Surveillance mondiale des maladies animales

A l’heure de la mondialisation, le contrôle efficace des foyers de maladies animales, sources d’agents zoonotiques à visée bioterroriste éventuelle, nécessite des outils puissants de gestion des crises. Pendant les années 1990, des progiciels destinés à divers secteurs de l’administration et de l’agriculture ont commencé à voir le jour. Outre les systèmes de surveillance nationaux, l’Union européenne a mis en œuvre, en 2004, une application spéciale pour suivre le déplacement des animaux et de leurs produits, le Trade Control and Expert System (TRACES : système de contrôle du commerce et de l’expertise), sur la base de son prédécesseur, le projet Animal Movement (ANIMO).

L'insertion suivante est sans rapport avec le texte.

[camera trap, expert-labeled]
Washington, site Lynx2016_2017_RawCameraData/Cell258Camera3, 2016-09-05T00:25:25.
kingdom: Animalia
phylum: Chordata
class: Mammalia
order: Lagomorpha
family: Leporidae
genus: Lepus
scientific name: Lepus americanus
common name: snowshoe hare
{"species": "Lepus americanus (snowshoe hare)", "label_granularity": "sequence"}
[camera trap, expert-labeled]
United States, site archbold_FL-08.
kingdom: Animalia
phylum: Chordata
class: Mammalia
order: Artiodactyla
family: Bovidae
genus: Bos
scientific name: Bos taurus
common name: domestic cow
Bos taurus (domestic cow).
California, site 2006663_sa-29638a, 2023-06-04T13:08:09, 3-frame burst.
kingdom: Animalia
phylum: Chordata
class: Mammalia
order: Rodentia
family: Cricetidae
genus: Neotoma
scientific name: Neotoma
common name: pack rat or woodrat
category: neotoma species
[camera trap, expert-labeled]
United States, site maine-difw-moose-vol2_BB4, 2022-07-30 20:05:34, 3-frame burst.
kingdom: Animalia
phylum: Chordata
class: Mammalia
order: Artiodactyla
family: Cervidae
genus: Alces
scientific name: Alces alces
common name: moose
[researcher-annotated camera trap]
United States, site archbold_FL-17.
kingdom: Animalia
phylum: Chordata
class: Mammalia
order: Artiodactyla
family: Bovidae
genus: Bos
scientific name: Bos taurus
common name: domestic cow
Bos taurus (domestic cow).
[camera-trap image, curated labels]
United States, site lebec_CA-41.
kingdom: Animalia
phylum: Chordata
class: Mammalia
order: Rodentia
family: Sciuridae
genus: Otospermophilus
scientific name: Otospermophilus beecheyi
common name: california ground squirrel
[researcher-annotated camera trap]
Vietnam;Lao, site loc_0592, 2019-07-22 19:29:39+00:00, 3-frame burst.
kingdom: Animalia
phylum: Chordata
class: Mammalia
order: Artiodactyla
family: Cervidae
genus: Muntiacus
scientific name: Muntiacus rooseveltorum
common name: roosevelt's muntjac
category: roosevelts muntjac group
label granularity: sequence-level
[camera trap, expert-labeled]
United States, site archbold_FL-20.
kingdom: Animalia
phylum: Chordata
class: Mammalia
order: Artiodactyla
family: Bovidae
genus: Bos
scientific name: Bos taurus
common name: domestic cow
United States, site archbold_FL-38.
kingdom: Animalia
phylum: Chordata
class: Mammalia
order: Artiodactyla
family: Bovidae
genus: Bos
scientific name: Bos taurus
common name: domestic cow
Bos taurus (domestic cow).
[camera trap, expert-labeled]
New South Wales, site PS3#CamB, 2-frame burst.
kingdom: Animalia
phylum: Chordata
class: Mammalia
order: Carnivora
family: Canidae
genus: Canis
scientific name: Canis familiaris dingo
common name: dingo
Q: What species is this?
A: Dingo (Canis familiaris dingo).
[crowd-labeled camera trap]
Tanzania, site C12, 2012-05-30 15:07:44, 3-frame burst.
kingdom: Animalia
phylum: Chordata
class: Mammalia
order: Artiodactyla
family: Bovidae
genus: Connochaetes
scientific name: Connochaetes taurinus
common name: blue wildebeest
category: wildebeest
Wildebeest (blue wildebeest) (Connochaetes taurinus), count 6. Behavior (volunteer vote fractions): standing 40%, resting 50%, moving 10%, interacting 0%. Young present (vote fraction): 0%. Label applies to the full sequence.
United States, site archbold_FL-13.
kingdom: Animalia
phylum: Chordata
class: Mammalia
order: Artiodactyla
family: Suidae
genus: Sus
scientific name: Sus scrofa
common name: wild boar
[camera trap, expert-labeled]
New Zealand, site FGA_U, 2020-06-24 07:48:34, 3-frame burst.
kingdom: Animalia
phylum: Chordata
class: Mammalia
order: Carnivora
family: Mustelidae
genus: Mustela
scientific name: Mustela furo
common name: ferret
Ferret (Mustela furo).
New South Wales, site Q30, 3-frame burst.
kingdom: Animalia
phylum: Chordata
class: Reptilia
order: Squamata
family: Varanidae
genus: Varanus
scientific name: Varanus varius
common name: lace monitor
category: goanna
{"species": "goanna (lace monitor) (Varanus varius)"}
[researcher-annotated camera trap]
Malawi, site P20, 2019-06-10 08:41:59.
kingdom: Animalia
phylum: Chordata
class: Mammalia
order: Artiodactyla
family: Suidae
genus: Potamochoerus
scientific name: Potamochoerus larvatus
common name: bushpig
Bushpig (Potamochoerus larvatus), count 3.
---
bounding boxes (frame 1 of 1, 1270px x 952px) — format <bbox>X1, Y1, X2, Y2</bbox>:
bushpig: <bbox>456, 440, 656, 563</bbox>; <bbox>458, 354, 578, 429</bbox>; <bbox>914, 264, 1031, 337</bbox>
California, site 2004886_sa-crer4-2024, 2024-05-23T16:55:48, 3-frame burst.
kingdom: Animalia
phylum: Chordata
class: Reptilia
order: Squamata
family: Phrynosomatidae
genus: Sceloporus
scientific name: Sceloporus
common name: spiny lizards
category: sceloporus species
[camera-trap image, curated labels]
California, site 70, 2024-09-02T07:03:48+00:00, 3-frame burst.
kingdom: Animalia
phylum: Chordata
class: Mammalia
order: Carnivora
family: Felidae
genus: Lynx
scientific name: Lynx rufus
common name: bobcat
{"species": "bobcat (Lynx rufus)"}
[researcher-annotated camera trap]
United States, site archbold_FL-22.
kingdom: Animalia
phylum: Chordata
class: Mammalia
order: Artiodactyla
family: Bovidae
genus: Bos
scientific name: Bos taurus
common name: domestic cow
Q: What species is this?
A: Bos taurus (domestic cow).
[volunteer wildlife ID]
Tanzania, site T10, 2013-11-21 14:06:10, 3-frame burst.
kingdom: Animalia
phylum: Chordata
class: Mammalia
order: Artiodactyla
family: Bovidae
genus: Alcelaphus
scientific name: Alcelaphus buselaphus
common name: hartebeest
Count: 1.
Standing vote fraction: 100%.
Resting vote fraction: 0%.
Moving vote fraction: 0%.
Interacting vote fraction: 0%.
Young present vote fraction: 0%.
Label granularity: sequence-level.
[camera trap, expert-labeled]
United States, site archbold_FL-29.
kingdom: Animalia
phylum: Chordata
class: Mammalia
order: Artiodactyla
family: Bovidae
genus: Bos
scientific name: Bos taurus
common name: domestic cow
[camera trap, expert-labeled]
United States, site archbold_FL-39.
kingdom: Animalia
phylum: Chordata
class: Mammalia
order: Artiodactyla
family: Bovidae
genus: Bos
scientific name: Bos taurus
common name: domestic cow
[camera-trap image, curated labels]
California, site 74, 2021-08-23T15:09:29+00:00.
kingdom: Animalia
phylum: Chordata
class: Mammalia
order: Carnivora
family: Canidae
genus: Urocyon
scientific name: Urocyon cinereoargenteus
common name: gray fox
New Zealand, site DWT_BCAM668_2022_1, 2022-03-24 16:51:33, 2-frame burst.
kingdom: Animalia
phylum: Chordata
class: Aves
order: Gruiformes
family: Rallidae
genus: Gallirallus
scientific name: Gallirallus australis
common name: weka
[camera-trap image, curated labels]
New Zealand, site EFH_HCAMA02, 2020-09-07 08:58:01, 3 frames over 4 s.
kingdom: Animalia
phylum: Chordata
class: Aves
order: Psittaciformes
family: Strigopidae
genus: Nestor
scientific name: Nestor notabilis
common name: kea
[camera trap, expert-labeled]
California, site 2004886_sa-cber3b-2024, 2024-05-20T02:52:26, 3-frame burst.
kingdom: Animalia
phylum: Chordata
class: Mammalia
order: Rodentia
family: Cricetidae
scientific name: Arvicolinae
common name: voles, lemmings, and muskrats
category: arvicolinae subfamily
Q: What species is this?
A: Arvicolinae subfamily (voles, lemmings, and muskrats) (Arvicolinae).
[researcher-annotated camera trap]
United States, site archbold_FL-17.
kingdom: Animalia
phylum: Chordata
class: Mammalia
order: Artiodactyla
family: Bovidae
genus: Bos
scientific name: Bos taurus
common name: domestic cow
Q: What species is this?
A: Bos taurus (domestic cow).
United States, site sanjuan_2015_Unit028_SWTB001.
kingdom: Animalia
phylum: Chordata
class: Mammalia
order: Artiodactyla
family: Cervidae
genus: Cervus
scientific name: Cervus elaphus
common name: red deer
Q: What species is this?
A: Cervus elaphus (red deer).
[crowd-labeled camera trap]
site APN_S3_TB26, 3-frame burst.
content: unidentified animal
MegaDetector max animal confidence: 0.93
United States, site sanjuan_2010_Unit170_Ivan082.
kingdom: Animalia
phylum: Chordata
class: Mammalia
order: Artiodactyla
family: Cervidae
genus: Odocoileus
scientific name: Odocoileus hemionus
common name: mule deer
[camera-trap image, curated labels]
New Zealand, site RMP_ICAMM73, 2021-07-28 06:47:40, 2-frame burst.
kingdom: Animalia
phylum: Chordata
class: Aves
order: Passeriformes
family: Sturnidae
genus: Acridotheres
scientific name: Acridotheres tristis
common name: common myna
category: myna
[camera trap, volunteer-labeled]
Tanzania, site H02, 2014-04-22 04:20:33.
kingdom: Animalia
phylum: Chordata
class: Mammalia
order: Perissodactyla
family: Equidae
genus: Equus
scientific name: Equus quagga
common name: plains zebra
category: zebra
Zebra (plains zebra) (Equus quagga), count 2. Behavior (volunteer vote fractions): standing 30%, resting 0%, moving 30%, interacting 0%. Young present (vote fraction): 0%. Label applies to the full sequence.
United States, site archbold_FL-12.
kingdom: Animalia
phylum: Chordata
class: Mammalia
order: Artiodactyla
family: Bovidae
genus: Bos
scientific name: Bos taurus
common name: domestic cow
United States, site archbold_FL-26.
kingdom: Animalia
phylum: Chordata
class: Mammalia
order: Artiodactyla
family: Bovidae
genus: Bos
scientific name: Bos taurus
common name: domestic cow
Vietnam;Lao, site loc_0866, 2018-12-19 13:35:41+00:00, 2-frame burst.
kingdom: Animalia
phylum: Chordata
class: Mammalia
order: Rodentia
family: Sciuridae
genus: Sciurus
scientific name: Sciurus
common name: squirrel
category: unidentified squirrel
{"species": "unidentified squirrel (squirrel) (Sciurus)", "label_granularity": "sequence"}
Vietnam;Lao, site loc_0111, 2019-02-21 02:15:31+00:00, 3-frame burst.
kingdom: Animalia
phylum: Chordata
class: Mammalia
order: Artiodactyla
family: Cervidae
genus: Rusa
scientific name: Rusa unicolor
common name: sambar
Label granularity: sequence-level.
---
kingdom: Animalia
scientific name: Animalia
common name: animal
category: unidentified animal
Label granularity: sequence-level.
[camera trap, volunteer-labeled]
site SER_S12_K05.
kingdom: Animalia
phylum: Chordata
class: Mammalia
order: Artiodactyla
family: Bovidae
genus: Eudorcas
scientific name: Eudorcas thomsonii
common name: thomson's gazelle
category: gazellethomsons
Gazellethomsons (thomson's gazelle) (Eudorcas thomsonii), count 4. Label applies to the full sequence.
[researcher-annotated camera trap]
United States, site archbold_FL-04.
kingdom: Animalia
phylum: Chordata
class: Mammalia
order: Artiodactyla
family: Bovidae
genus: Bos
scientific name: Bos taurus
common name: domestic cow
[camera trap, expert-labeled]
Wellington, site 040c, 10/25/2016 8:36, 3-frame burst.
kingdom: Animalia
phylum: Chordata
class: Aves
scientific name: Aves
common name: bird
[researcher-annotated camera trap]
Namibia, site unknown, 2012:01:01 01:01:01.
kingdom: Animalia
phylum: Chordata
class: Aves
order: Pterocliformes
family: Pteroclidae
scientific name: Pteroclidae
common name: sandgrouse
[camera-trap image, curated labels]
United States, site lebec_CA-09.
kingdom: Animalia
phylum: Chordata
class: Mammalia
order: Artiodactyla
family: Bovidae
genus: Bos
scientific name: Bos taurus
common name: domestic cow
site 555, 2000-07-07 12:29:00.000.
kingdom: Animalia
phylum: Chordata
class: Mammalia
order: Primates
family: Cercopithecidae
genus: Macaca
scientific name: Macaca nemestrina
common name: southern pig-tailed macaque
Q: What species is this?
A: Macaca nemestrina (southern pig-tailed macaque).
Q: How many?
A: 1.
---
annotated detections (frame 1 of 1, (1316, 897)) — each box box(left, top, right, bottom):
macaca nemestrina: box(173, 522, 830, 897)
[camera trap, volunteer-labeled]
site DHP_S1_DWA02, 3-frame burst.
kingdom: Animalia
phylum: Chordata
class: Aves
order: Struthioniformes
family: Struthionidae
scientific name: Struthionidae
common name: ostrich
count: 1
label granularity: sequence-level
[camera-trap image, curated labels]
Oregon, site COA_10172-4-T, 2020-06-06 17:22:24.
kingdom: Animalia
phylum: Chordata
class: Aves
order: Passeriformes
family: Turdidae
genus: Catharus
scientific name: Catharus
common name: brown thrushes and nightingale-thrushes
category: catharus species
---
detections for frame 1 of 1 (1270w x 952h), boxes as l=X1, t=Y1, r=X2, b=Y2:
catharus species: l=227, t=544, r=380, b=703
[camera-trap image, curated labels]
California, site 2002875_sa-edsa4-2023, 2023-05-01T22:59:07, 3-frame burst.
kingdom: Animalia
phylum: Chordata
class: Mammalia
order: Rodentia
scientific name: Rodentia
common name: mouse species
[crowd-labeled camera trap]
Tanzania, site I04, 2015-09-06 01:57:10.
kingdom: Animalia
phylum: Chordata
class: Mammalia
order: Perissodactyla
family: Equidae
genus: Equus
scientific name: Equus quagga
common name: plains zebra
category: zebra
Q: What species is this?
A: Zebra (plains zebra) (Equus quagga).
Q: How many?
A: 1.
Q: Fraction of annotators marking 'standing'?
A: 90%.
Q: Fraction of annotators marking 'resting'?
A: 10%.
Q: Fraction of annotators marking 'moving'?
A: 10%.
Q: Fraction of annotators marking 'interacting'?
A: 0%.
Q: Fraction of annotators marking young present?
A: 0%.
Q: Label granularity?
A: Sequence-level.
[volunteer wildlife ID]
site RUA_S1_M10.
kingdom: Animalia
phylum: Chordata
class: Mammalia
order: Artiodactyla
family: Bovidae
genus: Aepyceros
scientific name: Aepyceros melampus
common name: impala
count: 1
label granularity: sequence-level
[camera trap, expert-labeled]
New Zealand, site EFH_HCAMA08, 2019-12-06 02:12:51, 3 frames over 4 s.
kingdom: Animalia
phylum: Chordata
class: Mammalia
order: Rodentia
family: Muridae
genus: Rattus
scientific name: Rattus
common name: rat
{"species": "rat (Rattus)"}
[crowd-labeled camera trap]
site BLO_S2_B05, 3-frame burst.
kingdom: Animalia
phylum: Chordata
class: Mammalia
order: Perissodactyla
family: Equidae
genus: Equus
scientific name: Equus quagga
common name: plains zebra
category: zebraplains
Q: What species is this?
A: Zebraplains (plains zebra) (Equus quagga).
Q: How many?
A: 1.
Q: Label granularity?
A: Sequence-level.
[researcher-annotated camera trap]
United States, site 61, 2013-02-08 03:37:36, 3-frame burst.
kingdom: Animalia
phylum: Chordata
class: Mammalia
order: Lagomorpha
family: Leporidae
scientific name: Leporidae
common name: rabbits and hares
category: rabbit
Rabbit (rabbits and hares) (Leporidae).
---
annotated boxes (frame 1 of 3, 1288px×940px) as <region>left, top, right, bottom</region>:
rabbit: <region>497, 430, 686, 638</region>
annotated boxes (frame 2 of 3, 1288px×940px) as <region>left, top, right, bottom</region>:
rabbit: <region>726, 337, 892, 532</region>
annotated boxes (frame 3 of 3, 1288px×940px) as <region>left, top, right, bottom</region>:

Au niveau mondial, l’OIE a récemment élaboré le système Wahis, une application qui permet à ses pays membres de traiter leurs données concernant les maladies animales directement via l’Internet plutôt que d’utiliser des formulaires papier, ce qui permet d’avoir un accès aux informations en temps réel. De son côté, l’Organisation des Nations unies pour l’alimentation et l’agriculture (FAO) dispose d’un logiciel d’information sur les maladies transfrontalières des animaux (le TADinfo). OIE et FAO collaborent étroitement. Elles ont développé des programmes communs de surveillance des maladies animales dans le monde entier comme le GF-TADs (Global Framework for Progressive Control of Transboundary Animal Diseases). En outre, les deux organisations travaillent également avec l’Organisation mondiale de la santé (OMS) sur le volet des zoonoses. Cette collaboration a donné naissance à Glews, système mondial d’alerte rapide pour les maladies animales transmissibles à l’homme, lancé en juillet dernier.

N. D.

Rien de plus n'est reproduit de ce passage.